Beginnings 2

3/15/20123 min read

Beginnings 2 March 15 2012

This blog seems to be turning into something like a musical autobiography...

My attitude toward popular music underwent a dramatic change during my high school years. My friend Pete and I used to spit ritually when walking past the doors of WIBG, Philadelphia's legendary rock station. But radio was ubiquitous, and some of the songs of the early 60s were surreptitiously working their way into my psyche, particularly Little Eva's 'Locomotion' (on which I recall writing a set of piano variations, now fortunately lost), the Isley Brothers' 'Twist and Shout' - and the Damascene revelation: Heat Wave, by Martha and the Vandellas, which carved a permanent rhythmical niche in my psyche. So when I went to Middlebury College in Vermont, I would frequently hitchhike to New York for a weekend, going to the Met on Friday night and the Apollo Theatre on Saturday - I saw the joint Met debut of Monserrat Caballé and Sherill Milnes at the Met on one night in December 1965, in Gounod's Faust (after waiting in line eight hours for standing room), and James Brown at the Apollo the next.

But it wasn't just opera and soul - I can remember seeing Martha Graham dance Phaedra, discovering Magritte at the Museum of Modern Art, hearing the Mothers of Invention in the East Village - and gasping as their raucous polyphony/cacaphony morphed seamlessly into a flawlessly executed bit of Petrushka.

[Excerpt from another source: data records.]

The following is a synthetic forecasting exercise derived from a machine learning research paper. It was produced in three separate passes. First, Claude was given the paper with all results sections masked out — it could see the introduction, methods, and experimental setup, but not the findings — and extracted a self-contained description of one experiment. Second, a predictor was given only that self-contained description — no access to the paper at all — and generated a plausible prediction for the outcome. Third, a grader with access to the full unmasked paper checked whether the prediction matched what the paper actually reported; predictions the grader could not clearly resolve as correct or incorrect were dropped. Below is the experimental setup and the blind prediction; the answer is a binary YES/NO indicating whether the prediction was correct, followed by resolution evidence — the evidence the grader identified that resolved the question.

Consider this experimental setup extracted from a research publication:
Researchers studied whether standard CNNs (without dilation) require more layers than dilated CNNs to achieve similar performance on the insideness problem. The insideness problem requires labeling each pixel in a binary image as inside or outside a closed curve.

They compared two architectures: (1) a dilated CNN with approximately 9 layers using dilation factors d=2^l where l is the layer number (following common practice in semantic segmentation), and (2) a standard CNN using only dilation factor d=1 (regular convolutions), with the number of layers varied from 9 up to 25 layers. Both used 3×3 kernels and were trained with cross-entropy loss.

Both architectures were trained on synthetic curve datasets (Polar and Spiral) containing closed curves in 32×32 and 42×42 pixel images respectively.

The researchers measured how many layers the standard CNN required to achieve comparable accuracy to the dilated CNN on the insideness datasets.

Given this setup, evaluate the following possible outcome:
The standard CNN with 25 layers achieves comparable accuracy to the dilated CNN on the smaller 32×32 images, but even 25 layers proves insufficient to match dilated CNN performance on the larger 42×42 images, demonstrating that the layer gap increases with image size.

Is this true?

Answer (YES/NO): NO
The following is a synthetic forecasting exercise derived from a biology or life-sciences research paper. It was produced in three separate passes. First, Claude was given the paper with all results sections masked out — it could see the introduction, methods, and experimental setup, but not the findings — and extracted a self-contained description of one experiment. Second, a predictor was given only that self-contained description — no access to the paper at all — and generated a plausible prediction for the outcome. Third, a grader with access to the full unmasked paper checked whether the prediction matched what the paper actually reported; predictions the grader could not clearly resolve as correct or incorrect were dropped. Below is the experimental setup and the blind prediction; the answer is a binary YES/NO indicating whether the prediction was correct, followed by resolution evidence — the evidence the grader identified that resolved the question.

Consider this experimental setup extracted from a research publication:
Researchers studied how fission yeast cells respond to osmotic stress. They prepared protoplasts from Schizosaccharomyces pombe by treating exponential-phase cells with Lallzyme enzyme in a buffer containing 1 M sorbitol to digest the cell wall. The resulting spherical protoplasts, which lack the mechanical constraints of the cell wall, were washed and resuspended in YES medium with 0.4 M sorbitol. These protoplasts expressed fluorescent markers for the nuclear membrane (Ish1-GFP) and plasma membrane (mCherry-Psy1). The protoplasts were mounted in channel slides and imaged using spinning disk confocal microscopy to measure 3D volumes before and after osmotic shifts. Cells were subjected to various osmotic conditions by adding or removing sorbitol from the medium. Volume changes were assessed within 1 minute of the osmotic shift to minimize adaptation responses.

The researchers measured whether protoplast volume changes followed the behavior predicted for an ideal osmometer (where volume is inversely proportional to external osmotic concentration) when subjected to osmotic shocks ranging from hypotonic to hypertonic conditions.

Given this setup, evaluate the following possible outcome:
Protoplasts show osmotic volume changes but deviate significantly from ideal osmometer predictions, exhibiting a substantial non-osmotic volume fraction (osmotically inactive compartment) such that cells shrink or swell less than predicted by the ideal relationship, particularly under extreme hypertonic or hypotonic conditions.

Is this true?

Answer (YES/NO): NO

On the academic front, I decided to major in Classics after hearing Professor Ursula Heibges read Catullus - I wish I could recreate the liquid rhythmic suppleness with which she invested those poems. I took no music for two years, but at the end of my second year a new composition teacher arrived, George Todd, and transformed the department. There was a Mozart seminar, focused on Don Giovanni - and there was the welcome prospect of independent study in composition. I had fulfilled most of my core degree requirements and was able to focus largely on music for the last two years. My friends Lawrence Raab and Peter O'Neill created a film, called 'The Distances', and invited me to compose the score. The conflict of priorities became acute. I rationalized it by deciding to go into comparative literature, and making the sources of opera libretti the subject of my dissertation. I was accepted at Harvard, and was awarded a Woodrow Wilson fellowship - but my advisor, the noted critic Harry Levin, saw through me right away, and tried to redirect me into music. Thoroughly confused and utterly lacking in confidence - and causing great distress to my parents, who thought they saw a clear career path into academia for me - I dropped out, thereby exposing myself to the draft at the height of the Vietnam War; and on February 2, 1968, I emigrated to Montreal. (My acceptance to the U. of California at Berkeley as a graduate student in musicology came through a month after I arrived!)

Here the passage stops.